This Research
Note compares the political opinion polls results of two polling organisations:
Newspoll and Roy Morgan
Research [Morgan]
since June 2001. Another major pollster, ACNielsen, is not included
because its political polling is not currently as regular as the two
examined.1 The Note will be updated
regularly to incorporate the latest results. It is published in conjunction
with another Research Note examining the issues that voters rank as
important and the party that voters prefer to handle these issues.
The Australian
reports Newspoll's figures and both Morgan
and Newspoll attract considerable attention across the media. Poll
results usually are reported in text and/or tables, but this Note
will present them as graphs, allowing an easier comparison of the
figures. As most polls generally are reported in isolation rather
than together, this regular comparative publication will be a useful
addition to the columns already devoted to polls.2
Future editions of this publication will touch
briefly on some of the major events that may affect poll results.
In this issue, however, we offer only a preliminary comparison of
poll statistics from June 2001, graphing first the results of each
poll for the primary vote, then the results of the polls by party
and finally the results for two-party preferred.
Note that the pollsters use different methods to
calculate the two-party preferred result.
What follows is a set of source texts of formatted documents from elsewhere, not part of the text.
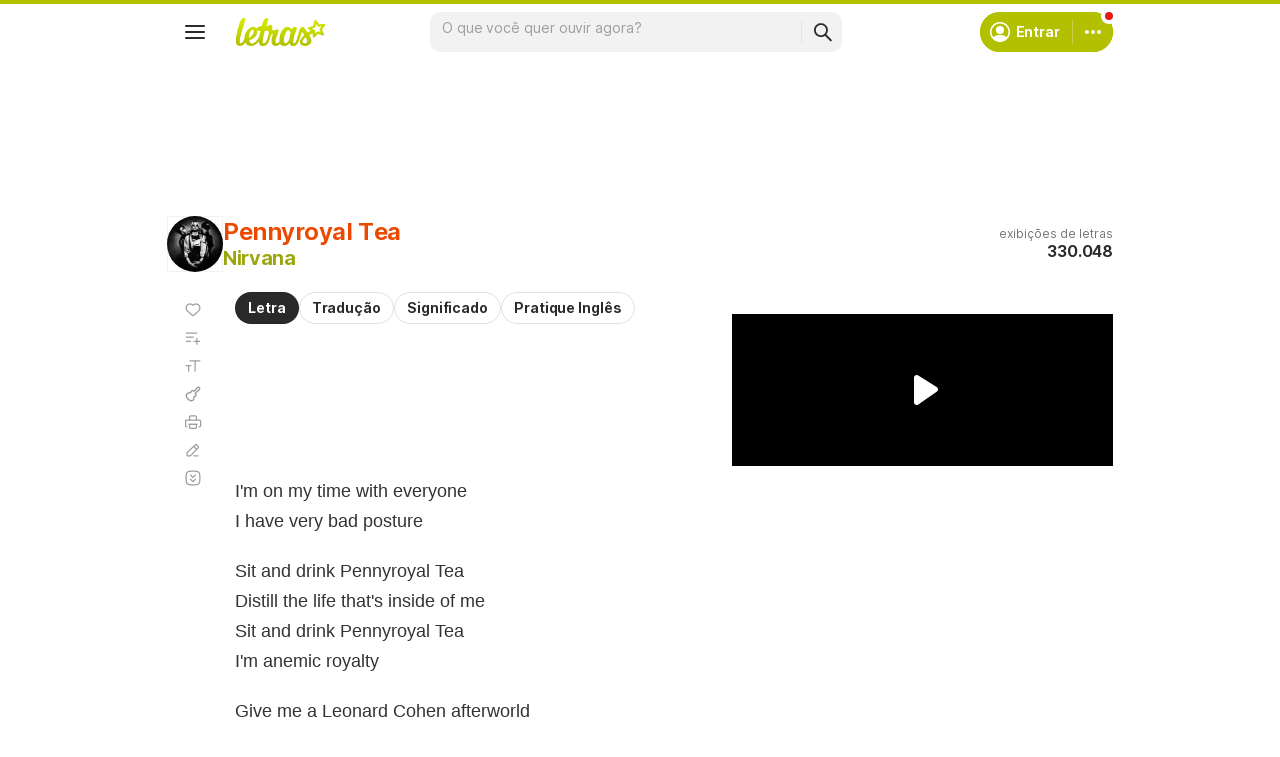

--- FILE ---
content_type: text/html; charset=utf-8
request_url: https://www.google.com/recaptcha/api2/aframe
body_size: 147
content:
<!DOCTYPE HTML><html><head><meta http-equiv="content-type" content="text/html; charset=UTF-8"></head><body><script nonce="k6c_W9Pbr2kiUhQpOgd0PA">/** Anti-fraud and anti-abuse applications only. See google.com/recaptcha */ try{var clients={'sodar':'https://pagead2.googlesyndication.com/pagead/sodar?'};window.addEventListener("message",function(a){try{if(a.source===window.parent){var b=JSON.parse(a.data);var c=clients[b['id']];if(c){var d=document.createElement('img');d.src=c+b['params']+'&rc='+(localStorage.getItem("rc::a")?sessionStorage.getItem("rc::b"):"");window.document.body.appendChild(d);sessionStorage.setItem("rc::e",parseInt(sessionStorage.getItem("rc::e")||0)+1);localStorage.setItem("rc::h",'1768834452822');}}}catch(b){}});window.parent.postMessage("_grecaptcha_ready", "*");}catch(b){}</script></body></html>

--- FILE ---
content_type: application/javascript; charset=utf-8
request_url: https://fundingchoicesmessages.google.com/f/AGSKWxVRNZgjags8hUI-lBqD3t7rRui_aA4Hx1c9Ap_BH7n894h5_2kFHfkEsN9JrsNCiFkUchtMsj773g6k2gdHgsaNuaBsnG0j2PU3mnx8evOE8_LT3k8vPAPc30yj4p1mcraPCtPzIL65pFy8uTHyGQTqt8y3e_ctY7hE1Ed_e407onsiV-figbIUlrBM/_/lazyad-&adslots=.net/adgallery.pj?adv=/googleadhpbot.
body_size: -1290
content:
window['c624653b-8054-4a24-9bf6-d7361e630494'] = true;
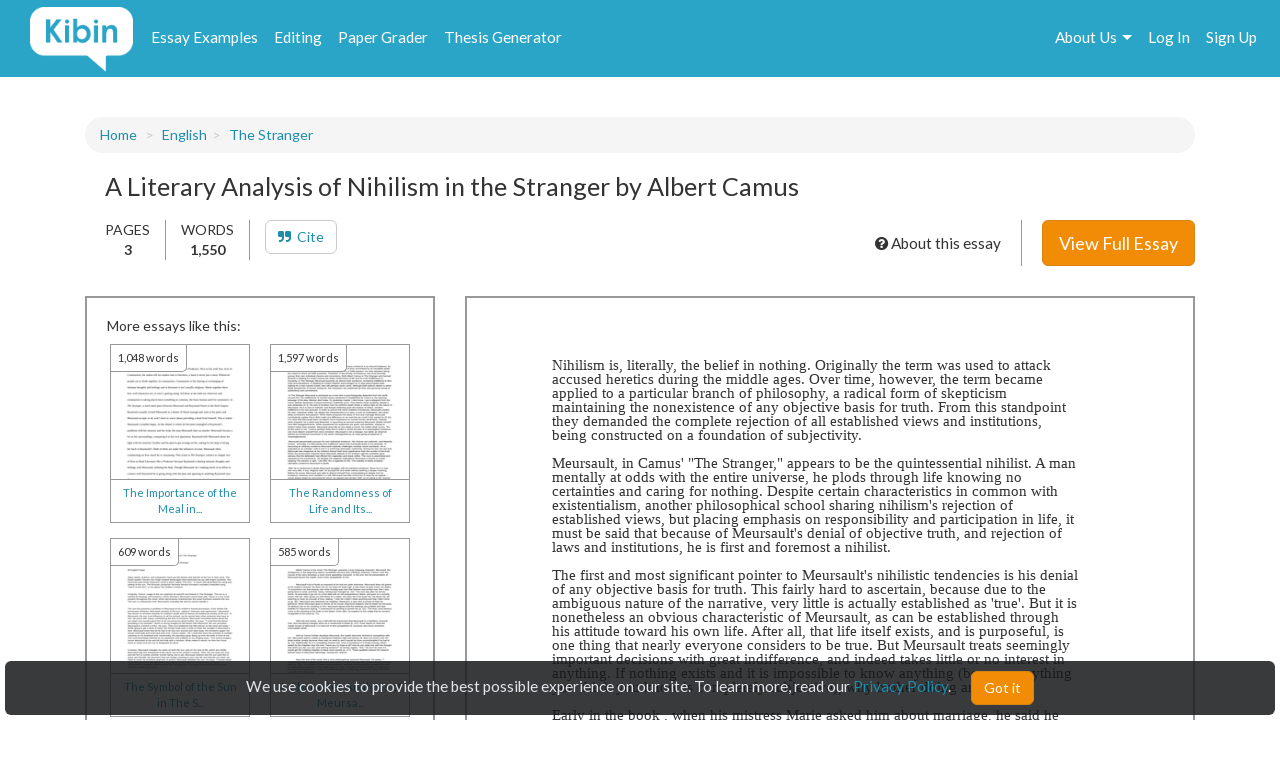

--- FILE ---
content_type: text/html; charset=UTF-8
request_url: https://www.kibin.com/essay-examples/get_content_data/eyJpdiI6IlVuU1lsZEp2WjgrOHZMWllKMHZ3a2c9PSIsInZhbHVlIjoiWE9MSVhOemtKcWVQYjhKXC9MXC85YVRnPT0iLCJtYWMiOiI5MjAwMDI4MzI0ZGYyM2IyNmY3ZmVjN2E0YWZiZjhhMTA2MjMzNjkwMmFiN2YxZTI1MWI3YjIxMThlZTA3YzMwIn0=?content_page=1
body_size: 2994
content:
{"content":"<!DOCTYPE HTML PUBLIC \"-\/\/W3C\/\/DTD HTML 4.0 Transitional\/\/EN\">\n<html>\n<head>\n\n\n\n\n\n<style type=\"text\/css\">\n@page { size: 8.24in 11.66in; margin: 1in }\np { margin-bottom: 0.1in; direction: ltr; line-height: 120%; text-align: left; orphans: 2; widows: 2 }\n<\/style>\n<\/head>\n<body lang=\"en-US\" dir=\"ltr\">\n<p style=\"margin-bottom: 0in; line-height: 100%\">Nihilism is,\nliterally, the belief in nothing. Originally the term was used to\nattack accused heretics during the middle ages. Over time, however,\nthe term became applied to a particular branch of philosophy, a\nradical form of skepticism maintaining the nonexistence of any\nobjective basis for truth. From this standpoint they demanded the\ncomplete rejection of all established views and institutions, being\nconstructed on a foundation of subjectivity.<br\/>\n<br\/>\n\n<\/p>\n\n<p style=\"margin-bottom: 0in; line-height: 100%\">Meursault, in\nCamus' &quot;The Stranger,&quot; appears to be the quintessential\nnihilist. A man mentally at odds with the entire universe, he plods\nthrough life knowing no certainties and caring for nothing. Despite\ncertain characteristics in common with existentialism, another\nphilosophical school sharing nihilism's rejection of established\nviews, but placing emphasis on responsibility and participation in\nlife, it must be said that because of Meursault's denial of objective\ntruth, and rejection of laws and institutions, he is first and\nforemost a nihilist.<br\/>\n<br\/>\n\n<\/p>\n\n<p style=\"margin-bottom: 0in; line-height: 100%\">The first and most\nsignificant pointer to Meursault's nihilistic tendencies is his\ndenial of any objective basis for truth. This fairly hard to\nascertain, because due to the ambiguous nature of the narrative, very\nlittle is actually established as 'true'. But it is nonetheless an\nobvious characteristic of Meursault, as can be established through\nhis attitude toward his own life. After all, that life itself exists,\nand is purposeful, is one thing that nearly everyone considers to be\ntrue. But Meursault treats seemingly important decisions with great\nindifference, and indeed takes little or no interest in anything. If\nnothing exists and it is impossible to know anything (because\nanything you think you know is completely subjective), why bother\ndoing anything? <br\/>\n<br\/>\n\n<\/p>\n\n<p style=\"margin-bottom: 0in; line-height: 100%\">Early in the book ,\nwhen his mistress Marie asked him about marriage, he said he would\nmarry her, but that he didn't love her, and more significantly, that\n&quot;...it didn't make any difference to me.&quot; He had no\nemotional attachment to her, or any person for that matter, and he\nonly associated with her because of his physical needs. There is no\nobjectively provable reason to do anything, and people","results":"<!DOCTYPE HTML PUBLIC \"-\/\/W3C\/\/DTD HTML 4.0 Transitional\/\/EN\"><br \/>\n<html><br \/>\n<head> <style type=\"text\/css\"><br \/>\n@page { size: 8.24in 11.66in; margin: 1in }<br \/>\np { margin-bottom: 0.1in; direction: ltr; line-height: 120%; text-align: left; orphans: 2; widows: 2 }<br \/>\n<\/style><br \/>\n<\/head><br \/>\n<body lang=\"en-US\" dir=\"ltr\"><br \/>\n<p style=\"margin-bottom:...","pid":"eyJpdiI6IlVuU1lsZEp2WjgrOHZMWllKMHZ3a2c9PSIsInZhbHVlIjoiWE9MSVhOemtKcWVQYjhKXC9MXC85YVRnPT0iLCJtYWMiOiI5MjAwMDI4MzI0ZGYyM2IyNmY3ZmVjN2E0YWZiZjhhMTA2MjMzNjkwMmFiN2YxZTI1MWI3YjIxMThlZTA3YzMwIn0=","n":0}

--- FILE ---
content_type: text/html; charset=UTF-8
request_url: https://www.kibin.com/essay-examples/get_content_cat/eyJpdiI6IlVuU1lsZEp2WjgrOHZMWllKMHZ3a2c9PSIsInZhbHVlIjoiWE9MSVhOemtKcWVQYjhKXC9MXC85YVRnPT0iLCJtYWMiOiI5MjAwMDI4MzI0ZGYyM2IyNmY3ZmVjN2E0YWZiZjhhMTA2MjMzNjkwMmFiN2YxZTI1MWI3YjIxMThlZTA3YzMwIn0=
body_size: 1714
content:
{"category":"English","category_txt":"English","cat":"English","cat_sub":"French Literature","topic":"","topic_sub":"The Stranger","prompt":"","cat_sub_id":575,"topic_id":0,"topic_sub_id":599,"prompt_id":0,"cat_link":"\/essay-examples\/english","cat_sub_link":"\/essay-examples\/tag\/french-literature-575","topic_link":"","topic_sub_link":"\/essay-examples\/english\/the-stranger-599","prompt_link":""}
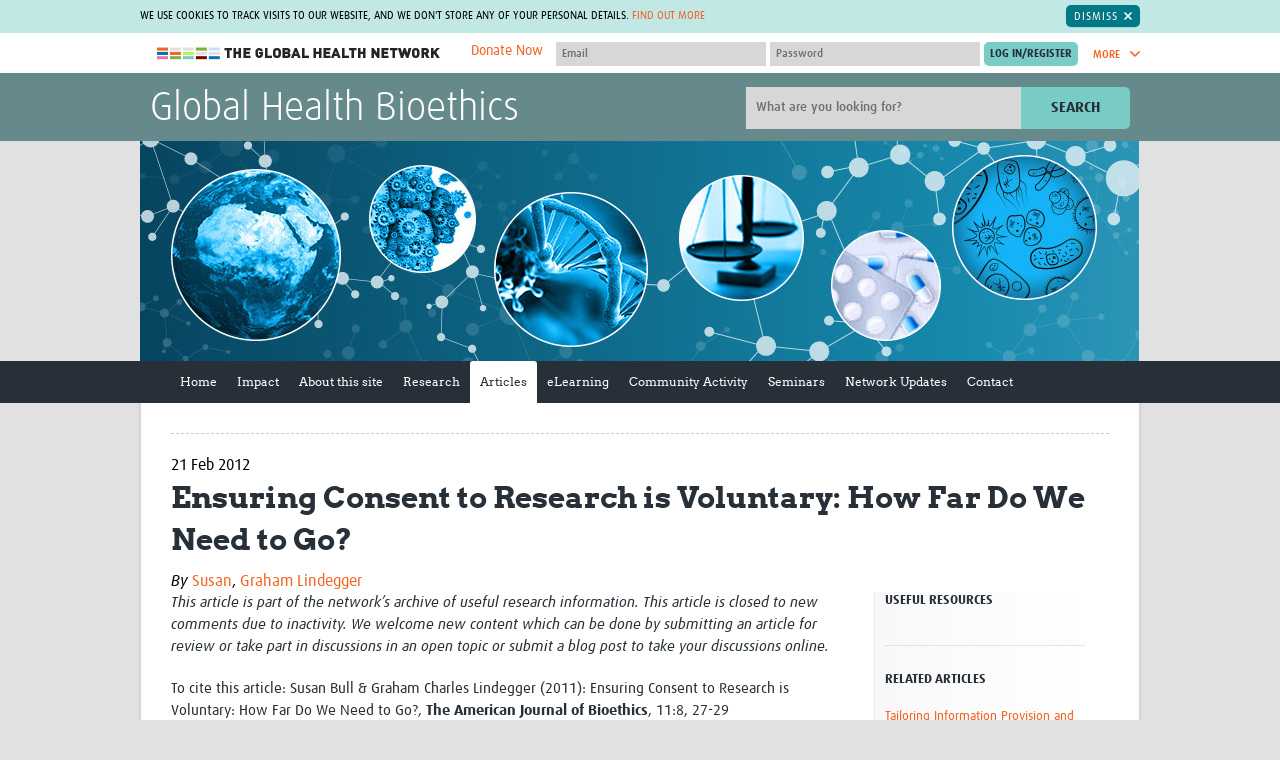

--- FILE ---
content_type: text/css
request_url: https://globalhealthbioethics.tghn.org/site_media/static/script/uploadifive/uploadifive.css
body_size: 662
content:
/*
UploadiFive
Copyright (c) 2012 Reactive Apps, Ronnie Garcia
*/

.uploadifive-queue-item {
	background-color: #F5F5F5;
	border-bottom: 1px dotted #D5D5D5;
	-webkit-border-radius: 5px;
	-moz-border-radius: 5px;
	border-radius: 5px;
	font: 12px Arial, Helvetica, Sans-serif;
	margin-top: 3px;
	padding: 15px;
}
.uploadifive-queue-item .close {
	background: url('uploadifive-cancel.png') 0 0 no-repeat;
	display: block;
	float: right;
	height: 16px;
	text-indent: -9999px;
	width: 16px;
}
.uploadifive-queue-item .progress {
	border: 1px solid #D0D0D0;
	height: 3px;
	margin-top: 5px;
	width: 100%;
}
.uploadifive-queue-item .progress-bar {
	background-color: #0072BC;
	height: 3px;
	width: 0;
}

.uploads .submit-wrapper {
	float: right;
}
Newspoll measures only primary
votes and notionally distributes according to preference flows at
the last election; Morgan
measures full preferences.
The problem with notional distribution is that it cannot account for
significant shifts in voter preferences since the last election; that
is, voters may have altered their preferences since the last election
in response to major events or changes within parties (such as leadership).
1.
For further information on the poll
results, contact Greg Baker, of the Statistics Group. The figures will be posted
on the Intranet.
2.
This is not to argue that polls are
never compared. Reuters, for example, has
in the past examined trends across the polls.